[DATASET RECORDS]
Start
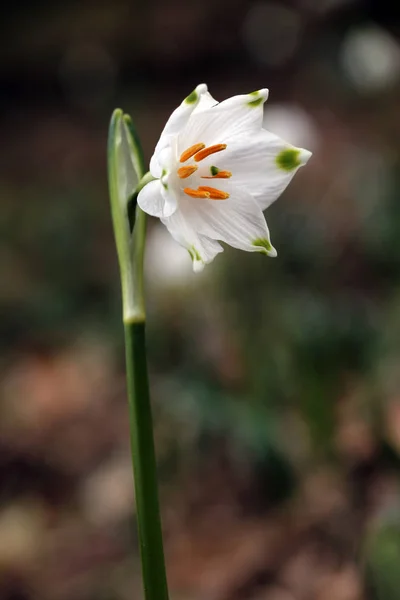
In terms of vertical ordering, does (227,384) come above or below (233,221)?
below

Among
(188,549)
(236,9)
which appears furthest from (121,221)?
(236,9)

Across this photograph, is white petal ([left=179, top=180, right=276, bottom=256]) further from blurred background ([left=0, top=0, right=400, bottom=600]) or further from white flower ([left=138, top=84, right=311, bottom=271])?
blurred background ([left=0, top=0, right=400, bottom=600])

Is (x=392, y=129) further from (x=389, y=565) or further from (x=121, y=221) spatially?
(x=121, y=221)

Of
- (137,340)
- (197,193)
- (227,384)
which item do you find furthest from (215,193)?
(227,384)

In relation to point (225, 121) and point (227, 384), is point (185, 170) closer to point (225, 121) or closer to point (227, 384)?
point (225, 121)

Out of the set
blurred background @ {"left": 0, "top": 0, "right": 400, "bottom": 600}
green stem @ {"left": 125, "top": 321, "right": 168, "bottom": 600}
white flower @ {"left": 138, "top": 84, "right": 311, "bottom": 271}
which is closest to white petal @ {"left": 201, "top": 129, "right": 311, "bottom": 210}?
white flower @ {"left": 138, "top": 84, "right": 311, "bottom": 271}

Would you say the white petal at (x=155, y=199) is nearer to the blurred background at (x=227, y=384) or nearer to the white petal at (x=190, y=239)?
End
[WRITTEN TASK] Revise the rows from the line containing "Across this photograph, is" through the end of the rows, replacing "green stem" with "green stalk" and leaving everything else unchanged.

[WRITTEN REPLY]
Across this photograph, is white petal ([left=179, top=180, right=276, bottom=256]) further from blurred background ([left=0, top=0, right=400, bottom=600]) or further from white flower ([left=138, top=84, right=311, bottom=271])?
blurred background ([left=0, top=0, right=400, bottom=600])

Is (x=392, y=129) further from (x=389, y=565) or further from (x=121, y=221) spatially?
(x=121, y=221)

Of
- (137,340)
- (197,193)
- (227,384)
which item do you find furthest from (215,193)?
(227,384)

In relation to point (225, 121) and point (227, 384), is point (185, 170) closer to point (225, 121) or closer to point (227, 384)?
point (225, 121)

Out of the set
blurred background @ {"left": 0, "top": 0, "right": 400, "bottom": 600}
green stalk @ {"left": 125, "top": 321, "right": 168, "bottom": 600}
white flower @ {"left": 138, "top": 84, "right": 311, "bottom": 271}
which is closest to white petal @ {"left": 201, "top": 129, "right": 311, "bottom": 210}?
white flower @ {"left": 138, "top": 84, "right": 311, "bottom": 271}

Would you say the white petal at (x=155, y=199) is nearer to the blurred background at (x=227, y=384) or nearer to the white petal at (x=190, y=239)?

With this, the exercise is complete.